Since so much of the intelligent design debate concerns biology, many journalists covering the debate – particularly those guided by boilerplate of the 1925 Scopes Monkey Trial and its Hollywood embodiment, Inherit the Wind – fail to mention that the theory of intelligent design is larger than biology. In recent decades, molecular and cell biology have provided powerful evidence of design, but so too have chemistry, astronomy and physics.
Consider, for example, the role that physics has played in reviving the case for intelligent design. Since Fred Hoyle’s prediction and discovery of the resonance levels of Carbon in 1954 (Hoyle 1954: 121-146), physicists have discovered that the existence of life in the universe depends upon a number of precisely balanced physical factors (see Giberson 1997: 63-90; Yates, 1997: 91-104). The constants of physics, the initial conditions of the universe and many other of its contingent features appear delicately balanced to allow for the possibility of life. Even very slight alterations in the values of many independent factors such as the expansion rate of the universe, the speed of light, the precise strength of gravitational or electromagnetic attraction, would render life impossible. Physicists now refer to these factors as “anthropic coincidences” and to the fortunate convergence of all these coincidences as the “fine-tuning of the universe.” Many have noted that this fine-tuning strongly suggests design by a pre-existent intelligence. As physicist Paul Davies (1988: 203) has put it, “The impression of design is overwhelming.”

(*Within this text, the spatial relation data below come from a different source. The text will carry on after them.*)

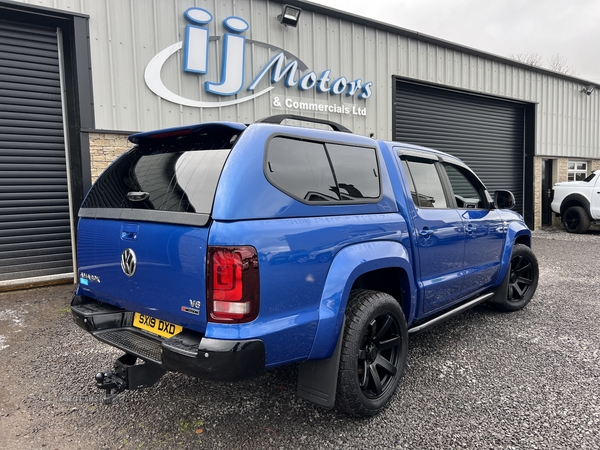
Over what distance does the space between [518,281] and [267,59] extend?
5.62 m

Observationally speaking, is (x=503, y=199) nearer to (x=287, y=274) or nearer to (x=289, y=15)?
(x=287, y=274)

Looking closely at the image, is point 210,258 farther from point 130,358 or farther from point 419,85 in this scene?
point 419,85

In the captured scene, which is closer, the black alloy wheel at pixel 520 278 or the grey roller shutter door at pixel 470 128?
the black alloy wheel at pixel 520 278

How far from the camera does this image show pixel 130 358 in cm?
269

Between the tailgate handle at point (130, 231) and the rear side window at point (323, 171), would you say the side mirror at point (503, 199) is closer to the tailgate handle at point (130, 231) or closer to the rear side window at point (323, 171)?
the rear side window at point (323, 171)

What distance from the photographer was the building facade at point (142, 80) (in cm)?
628

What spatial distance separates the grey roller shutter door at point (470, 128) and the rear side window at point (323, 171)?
7.28 meters

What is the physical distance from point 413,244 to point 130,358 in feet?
6.92

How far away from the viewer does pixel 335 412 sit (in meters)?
2.84

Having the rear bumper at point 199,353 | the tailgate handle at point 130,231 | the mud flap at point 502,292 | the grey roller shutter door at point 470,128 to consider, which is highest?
the grey roller shutter door at point 470,128

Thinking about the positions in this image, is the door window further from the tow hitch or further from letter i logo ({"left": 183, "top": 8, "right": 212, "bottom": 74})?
letter i logo ({"left": 183, "top": 8, "right": 212, "bottom": 74})

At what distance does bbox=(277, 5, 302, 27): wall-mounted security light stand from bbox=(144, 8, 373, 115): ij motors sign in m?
0.50

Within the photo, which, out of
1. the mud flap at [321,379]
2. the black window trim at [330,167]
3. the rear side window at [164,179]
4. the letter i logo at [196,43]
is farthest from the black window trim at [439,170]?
the letter i logo at [196,43]

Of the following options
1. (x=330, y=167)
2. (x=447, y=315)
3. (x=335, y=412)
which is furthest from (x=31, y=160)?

To see why, consider the following illustration. Imagine a cosmic explorer has just stumbled into the control room for the whole universe. There he discovers an elaborate “universe creating machine,” with rows and rows of dials each with many possible settings. As he investigates, he learns that each dial represents some particular parameter that has to be calibrated with a precise value in order to create a universe in which life can survive. One dial represents the possible settings for the strong nuclear force, one for the gravitational constant, one for Planck’s constant, one for the speed of light, one for the ratio of the neutron mass to the proton mass, one for the strength of electromagnetic attraction and so on. As our cosmic explorer examines the dials, he finds that the dials can be easily spun to different settings – that they could have been set otherwise. Moreover, he determines by careful calculation (he is a physicist) that even slight alterations in any of the dial settings would alter the architecture of the universe such that life would cease to exist. Yet for some reason each dial sits with just the exact value necessary to keep the universe running – like an already-opened bank safe with multiple dials in which every dial is found with just the just the right value. What should one infer about how these dial settings came to be set?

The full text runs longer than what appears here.